Monday 31 July 2017

BABA ALLAUDDIN GHARANA


The gharana founded by Ustad Allauddin Khan is, in the words of his son and disciple Ustad Ali Akbar Khan, called Baba Allauddin Gharana. People variously call it also the Maihar Gharana and the Maihar-Seniya Gharana. But Ustad Ali Akbar Khan has set the seal on it by saying that it is called Baba Allauddin Gharana.

Baba Allauddin Khan had several music Gurus but the most famous was Ustad Wazir Khan of Rampur who was the last descendent of Mian Taan Sen who carried the musical flame of the Seniya Gharana and kept it alive. Allauddin Khan in effect inherited from his great Guru Wazir Khan the best musical tradition of the Seniya Gharana and perpetuated it through his continuing line of disciples like Pandit Ravi Shankar, Ustad Ali Akbar Khan, Pandit Ajay Sinha Roy, Pandit Nikhil Banerjee, Pandit Pannalal Ghosh, Ustad Bahadur Khan, Ustad Ashish Khan, Ustad Dhyanesh Khan, Pandit V.G.Jog, Vidushi Sharan Rani and a host of others who have carried the music of the gharana to the remotest corners of the globe.

But the one disciple that stood out singularly among this galaxy of musical maestros and who most closely resembled Baba Allauddin in terms of temperament, austerity and whole-soul dedication to music was the one about whom Baba himself was effusive in praise as follows: "She plays the surbahar like Devi Saraswati." She was Annapurna Devi, the truest inheritor of Baba Allauddin's life and legacy, one who has spent the major part of her life within the cloister of her apartment, in self-exile from the world in solitary immersion in the ocean of music as she has inherited from her father.

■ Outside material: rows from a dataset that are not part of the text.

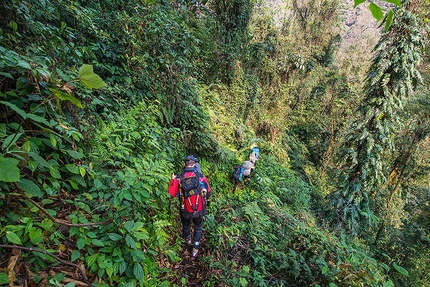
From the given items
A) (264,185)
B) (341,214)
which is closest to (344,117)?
(341,214)

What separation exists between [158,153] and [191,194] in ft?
3.47

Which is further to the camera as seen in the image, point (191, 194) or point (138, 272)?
point (191, 194)

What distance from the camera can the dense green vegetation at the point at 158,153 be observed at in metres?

Annapurna Devi is veritably a goddess who has shunned name, fame and the paraphernalia and devoted herself to the pursuit of music, pristine, pure. She has also, like her father, left behind a galaxy of musical talent among which is the famous flautist Pandit Hari Prasad Chaurasia. Another noteworthy name is that of flautist Nityanand Haldipur.

The Seniya Gharana perhaps would have died a natural death after the demise of its last exponent Ustad Wazir Khan but for the musical genius of the young Allauddin. The tradition continues as Baba Allauddin Gharana keeps flourishing with every passing year. But would Baba have been happy with the decline in sadhana and the growing cult of self-proclaimed Pandits wielding the instruments Baba venerated to further their selfish ends of life and livelihood, men masquerading as musicians whom Baba would not have given any credence to as artistes worth the call? I wonder.

My prostrations at Baba's feet and at the feet of Ramakrishna Paramahamsadev who had blessed Baba at Star Theatre when Baba was employed there as tabla-player by Girish Chandra Ghosh. Who knows, may be Thakur's blessings opened up the springs of musical genius within Baba for good? I wonder.